EXTRACT PROVIDED -
Some of this talk carries an implicit suggestion: Do what I say or we will have another Great Depression. And no wonder: This September feels a lot like autumn 1929.

But there's an important fallacy here. The stock market crash of October 1929 and the Great Depression were not the same thing. What made the depression great was not magnitude but duration -- the fact that unemployment was still 20% 10 years later. In the 1930s, policies like the ones described above did not speed recovery; they impeded it.

Not long after the market crashed to 199 from its 381 high at the end of the summer of 1929, President Herbert Hoover turned on short sellers. Like our SEC, he demanded a curb on short sales. "Bear raids" or "bear parties" were to be stopped; the blame for the crash all belonged to "certain gentlemen."

[...]

But like today's politicians, Roosevelt also used the downturn as a weapon to trash markets generally. The New Dealers even used the same mocking phrases Mr. Obama does today. The rich might think that wealth trickled down, Roosevelt's speechwriter Sam Rosenman would later note, but "Roosevelt believed that prosperity did not 'trickle' that way."

STORED DATA -
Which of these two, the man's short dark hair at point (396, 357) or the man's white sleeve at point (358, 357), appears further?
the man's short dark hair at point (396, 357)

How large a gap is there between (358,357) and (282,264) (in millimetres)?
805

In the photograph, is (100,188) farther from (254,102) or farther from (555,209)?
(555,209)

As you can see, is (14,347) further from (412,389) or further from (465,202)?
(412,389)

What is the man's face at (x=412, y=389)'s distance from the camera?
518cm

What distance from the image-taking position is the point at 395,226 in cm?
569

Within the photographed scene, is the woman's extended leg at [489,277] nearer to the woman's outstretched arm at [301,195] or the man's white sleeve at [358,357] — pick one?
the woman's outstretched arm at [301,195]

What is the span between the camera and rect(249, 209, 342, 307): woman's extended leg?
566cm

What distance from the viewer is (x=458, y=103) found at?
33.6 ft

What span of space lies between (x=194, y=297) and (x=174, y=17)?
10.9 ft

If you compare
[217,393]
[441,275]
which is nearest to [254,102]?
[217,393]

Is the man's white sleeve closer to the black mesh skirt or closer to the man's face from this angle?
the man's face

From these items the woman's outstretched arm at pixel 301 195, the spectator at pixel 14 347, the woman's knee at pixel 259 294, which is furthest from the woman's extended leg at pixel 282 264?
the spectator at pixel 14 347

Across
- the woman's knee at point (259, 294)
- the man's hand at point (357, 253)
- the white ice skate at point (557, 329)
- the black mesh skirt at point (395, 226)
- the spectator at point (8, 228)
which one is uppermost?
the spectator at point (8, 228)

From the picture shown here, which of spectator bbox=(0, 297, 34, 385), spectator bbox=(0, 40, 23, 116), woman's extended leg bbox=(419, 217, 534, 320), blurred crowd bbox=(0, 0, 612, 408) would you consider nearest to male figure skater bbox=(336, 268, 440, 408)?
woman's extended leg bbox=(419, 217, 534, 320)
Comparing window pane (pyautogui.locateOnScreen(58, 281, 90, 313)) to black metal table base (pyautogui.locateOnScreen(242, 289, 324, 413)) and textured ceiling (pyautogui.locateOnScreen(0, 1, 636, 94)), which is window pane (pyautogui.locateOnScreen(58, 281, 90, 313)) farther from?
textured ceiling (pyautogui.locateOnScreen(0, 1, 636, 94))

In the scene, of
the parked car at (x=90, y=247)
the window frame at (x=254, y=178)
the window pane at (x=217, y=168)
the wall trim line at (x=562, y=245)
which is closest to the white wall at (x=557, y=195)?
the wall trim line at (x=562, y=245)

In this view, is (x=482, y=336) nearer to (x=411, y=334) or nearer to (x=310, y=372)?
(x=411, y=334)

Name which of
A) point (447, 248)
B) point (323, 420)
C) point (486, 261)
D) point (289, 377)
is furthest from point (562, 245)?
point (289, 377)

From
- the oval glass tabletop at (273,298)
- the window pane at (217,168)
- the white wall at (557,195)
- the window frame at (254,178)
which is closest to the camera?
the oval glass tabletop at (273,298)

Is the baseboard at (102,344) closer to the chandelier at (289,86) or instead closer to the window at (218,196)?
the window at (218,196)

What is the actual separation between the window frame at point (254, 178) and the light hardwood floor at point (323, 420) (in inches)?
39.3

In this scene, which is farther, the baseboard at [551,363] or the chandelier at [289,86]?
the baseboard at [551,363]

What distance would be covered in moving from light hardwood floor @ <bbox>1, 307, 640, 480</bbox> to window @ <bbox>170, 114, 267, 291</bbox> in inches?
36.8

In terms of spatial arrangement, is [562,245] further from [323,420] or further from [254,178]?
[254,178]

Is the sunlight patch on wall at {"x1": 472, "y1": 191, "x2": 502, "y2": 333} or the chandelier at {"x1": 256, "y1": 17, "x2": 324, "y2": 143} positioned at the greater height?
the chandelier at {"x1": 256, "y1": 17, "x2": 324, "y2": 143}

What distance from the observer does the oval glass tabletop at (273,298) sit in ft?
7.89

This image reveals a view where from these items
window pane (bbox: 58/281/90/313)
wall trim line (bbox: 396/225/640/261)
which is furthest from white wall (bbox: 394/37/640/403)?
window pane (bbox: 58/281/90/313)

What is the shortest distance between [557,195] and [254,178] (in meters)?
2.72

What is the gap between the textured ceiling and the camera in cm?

WRITTEN EXERCISE 1 -
Rewrite the paragraph of the excerpt about the Great Depression that begins "Not long after the market crashed" as a short bulleted list that keeps its main facts.
WRITTEN EXERCISE 2 -
List every line of the records that contains the word "closest".
The records have no connection to the excerpt about the Great Depression.

WRITTEN RESPONSE 1 -
- At the end of the summer of 1929, the market reached a high of 381 and then crashed to 199.
- Not long after, President Herbert Hoover turned on short sellers and, like our SEC, demanded a curb on short sales.
- He wanted "bear raids" or "bear parties" stopped and blamed the crash entirely on "certain gentlemen."

WRITTEN RESPONSE 2 -
which is closest to the white wall at (x=557, y=195)?
which is closest to the camera?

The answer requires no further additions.